Earnest, introspective music is not out of fashion—look at boygenius’ Grammy wins or the fanfare around the more reflective tracks from BRAT—but the words swirling around The Dare might make you think so. Harrison Patrick Smith’s one-man effort to bring New York back through electroclash seemed like an answer to a problem that no one could name: Whatever happened to fun? Since his off-color one-off “Girls” hit airwaves in 2022—becoming a viral hit mostly among heatseekers and critics—“indie sleaze” is the neologism on everybody’s lips. In listening to “Girls” or any of the tracks from 2023’s The Sex EP, you could get glimpses of Peaches and LCD Soundsystem and maybe some of their predecessors, like ESG and Liquid Liquid.

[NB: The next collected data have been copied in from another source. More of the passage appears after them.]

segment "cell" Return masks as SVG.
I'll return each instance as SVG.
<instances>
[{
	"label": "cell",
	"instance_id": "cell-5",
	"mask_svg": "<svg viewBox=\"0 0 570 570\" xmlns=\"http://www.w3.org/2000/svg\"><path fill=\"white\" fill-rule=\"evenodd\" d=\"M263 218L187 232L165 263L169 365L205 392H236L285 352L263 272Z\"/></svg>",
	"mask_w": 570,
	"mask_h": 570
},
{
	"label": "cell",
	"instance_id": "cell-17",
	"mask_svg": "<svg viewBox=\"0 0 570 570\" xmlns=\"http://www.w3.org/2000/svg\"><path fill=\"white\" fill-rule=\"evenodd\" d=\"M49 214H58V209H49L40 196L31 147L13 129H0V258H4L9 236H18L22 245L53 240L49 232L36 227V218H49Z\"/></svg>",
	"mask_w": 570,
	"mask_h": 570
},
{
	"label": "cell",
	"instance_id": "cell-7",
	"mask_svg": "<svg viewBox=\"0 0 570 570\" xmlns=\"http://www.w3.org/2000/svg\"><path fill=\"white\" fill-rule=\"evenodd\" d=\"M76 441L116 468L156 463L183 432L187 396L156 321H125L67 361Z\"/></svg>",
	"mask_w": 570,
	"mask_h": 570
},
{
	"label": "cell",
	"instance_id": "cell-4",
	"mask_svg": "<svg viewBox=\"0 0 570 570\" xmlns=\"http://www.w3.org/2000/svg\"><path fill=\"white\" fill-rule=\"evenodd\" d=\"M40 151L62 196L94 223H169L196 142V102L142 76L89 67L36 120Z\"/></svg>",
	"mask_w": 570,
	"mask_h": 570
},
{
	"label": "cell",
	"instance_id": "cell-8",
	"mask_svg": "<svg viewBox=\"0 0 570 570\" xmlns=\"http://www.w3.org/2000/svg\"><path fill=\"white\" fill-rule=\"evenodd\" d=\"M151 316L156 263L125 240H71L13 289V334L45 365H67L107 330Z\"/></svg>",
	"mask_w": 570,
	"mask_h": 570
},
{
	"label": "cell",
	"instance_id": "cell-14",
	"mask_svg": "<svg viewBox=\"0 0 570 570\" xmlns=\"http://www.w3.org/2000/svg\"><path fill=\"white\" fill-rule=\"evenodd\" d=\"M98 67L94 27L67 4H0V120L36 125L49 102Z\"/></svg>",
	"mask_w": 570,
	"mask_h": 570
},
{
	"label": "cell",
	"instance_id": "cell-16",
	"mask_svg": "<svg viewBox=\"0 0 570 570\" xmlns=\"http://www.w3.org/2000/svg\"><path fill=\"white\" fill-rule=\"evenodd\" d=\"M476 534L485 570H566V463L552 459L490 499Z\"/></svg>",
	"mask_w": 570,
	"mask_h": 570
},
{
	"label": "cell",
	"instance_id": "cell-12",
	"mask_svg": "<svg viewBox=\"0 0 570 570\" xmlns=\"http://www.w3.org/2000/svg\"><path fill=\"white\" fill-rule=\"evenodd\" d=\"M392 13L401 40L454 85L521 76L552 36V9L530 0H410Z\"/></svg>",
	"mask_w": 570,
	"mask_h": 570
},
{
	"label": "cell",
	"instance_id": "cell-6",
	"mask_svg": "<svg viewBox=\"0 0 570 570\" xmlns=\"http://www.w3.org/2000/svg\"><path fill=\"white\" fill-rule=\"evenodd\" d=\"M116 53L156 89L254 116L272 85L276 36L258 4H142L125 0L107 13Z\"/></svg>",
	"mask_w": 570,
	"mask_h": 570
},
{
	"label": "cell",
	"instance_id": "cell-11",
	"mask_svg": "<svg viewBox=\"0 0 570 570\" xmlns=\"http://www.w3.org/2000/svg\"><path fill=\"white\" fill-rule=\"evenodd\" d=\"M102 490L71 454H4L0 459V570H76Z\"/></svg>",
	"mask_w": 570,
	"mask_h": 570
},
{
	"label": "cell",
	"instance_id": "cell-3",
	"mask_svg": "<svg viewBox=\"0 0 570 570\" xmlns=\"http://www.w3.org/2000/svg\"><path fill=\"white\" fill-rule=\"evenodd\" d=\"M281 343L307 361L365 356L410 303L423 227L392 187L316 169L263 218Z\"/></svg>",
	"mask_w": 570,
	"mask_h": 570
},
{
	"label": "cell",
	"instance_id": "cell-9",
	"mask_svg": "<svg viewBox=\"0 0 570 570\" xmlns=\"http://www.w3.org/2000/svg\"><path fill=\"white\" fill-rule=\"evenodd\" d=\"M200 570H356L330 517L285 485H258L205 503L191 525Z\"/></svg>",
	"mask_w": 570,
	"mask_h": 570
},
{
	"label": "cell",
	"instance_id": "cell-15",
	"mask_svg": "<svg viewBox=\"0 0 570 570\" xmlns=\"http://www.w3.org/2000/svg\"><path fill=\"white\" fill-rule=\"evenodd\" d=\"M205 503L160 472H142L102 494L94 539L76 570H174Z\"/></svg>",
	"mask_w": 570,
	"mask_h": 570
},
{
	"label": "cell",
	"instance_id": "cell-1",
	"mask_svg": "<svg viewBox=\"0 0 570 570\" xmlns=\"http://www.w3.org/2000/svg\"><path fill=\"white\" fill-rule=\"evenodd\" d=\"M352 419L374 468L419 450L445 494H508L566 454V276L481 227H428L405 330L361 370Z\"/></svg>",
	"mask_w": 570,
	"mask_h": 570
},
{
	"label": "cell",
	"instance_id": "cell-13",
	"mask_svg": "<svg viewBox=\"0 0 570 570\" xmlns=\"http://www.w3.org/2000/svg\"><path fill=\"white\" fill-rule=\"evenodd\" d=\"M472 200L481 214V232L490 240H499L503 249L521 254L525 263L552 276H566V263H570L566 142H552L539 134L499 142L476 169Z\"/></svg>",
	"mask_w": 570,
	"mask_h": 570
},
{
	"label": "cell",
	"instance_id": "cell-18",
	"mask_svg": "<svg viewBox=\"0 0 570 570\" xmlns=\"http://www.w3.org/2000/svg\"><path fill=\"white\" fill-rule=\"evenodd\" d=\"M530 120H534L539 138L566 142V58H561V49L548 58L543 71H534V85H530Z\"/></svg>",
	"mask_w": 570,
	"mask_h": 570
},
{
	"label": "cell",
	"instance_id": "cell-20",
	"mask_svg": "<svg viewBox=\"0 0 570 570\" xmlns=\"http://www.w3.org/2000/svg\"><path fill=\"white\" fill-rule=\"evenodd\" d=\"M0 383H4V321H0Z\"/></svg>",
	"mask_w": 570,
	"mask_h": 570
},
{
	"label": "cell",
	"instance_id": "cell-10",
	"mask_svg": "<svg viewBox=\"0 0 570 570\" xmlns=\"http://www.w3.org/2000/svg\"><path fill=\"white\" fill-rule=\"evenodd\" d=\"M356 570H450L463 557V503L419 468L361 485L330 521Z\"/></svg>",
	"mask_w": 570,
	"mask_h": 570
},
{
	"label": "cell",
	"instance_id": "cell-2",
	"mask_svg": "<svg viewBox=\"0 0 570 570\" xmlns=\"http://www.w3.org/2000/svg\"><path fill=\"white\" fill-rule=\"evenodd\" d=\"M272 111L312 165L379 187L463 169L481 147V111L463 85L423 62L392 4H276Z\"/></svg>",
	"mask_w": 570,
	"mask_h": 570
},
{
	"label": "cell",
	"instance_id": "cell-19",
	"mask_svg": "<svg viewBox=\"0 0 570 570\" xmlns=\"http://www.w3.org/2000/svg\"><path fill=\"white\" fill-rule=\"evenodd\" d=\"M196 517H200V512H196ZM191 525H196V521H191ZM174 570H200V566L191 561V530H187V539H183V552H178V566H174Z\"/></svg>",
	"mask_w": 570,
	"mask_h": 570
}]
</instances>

Smith’s take is decidedly irreverent, leaving audiences oscillating between hating it because the joke is overdetermined or loving it because he can commit to a bit. To close out the summer, The Dare commits to a terrifying bit on his debut full-length, What’s Wrong With New York?—just mere months after approaching fame on Charli xcx’s hit “Guess,” which recently got a facelift with Billie Eilish on the remix.
That his come-up parallels the “Dimes Square” scene is no accident. Months upon months of lockdown, in a city full of young people craving communal experiences in their peak nightlife years, industry executives got creative and capitalized on the “next big thing” when they found a crop of hungry artists with ideas ranging from the absurd to the avant-garde—all of whom were willing to put themselves out there before their projects hit maturation. Scene reports did their best to separate the wheat from the chaff, while critics hastily chose all-in or all-out standpoints. The Dare, as a DJ and as a performer, proved inescapable in the downtown scene, either as a presenter or as a figure whose shadow loomed over any parties of like vibe. In unusually packed dive bars and private events, including fashion shows in Europe, The Dare brushed up his production and lyrical pageantry for What’s Wrong With New York?. The result is a mixed bag of bite-size party anthems and wearisome earworms that provoke even if you’re not looking for provocation.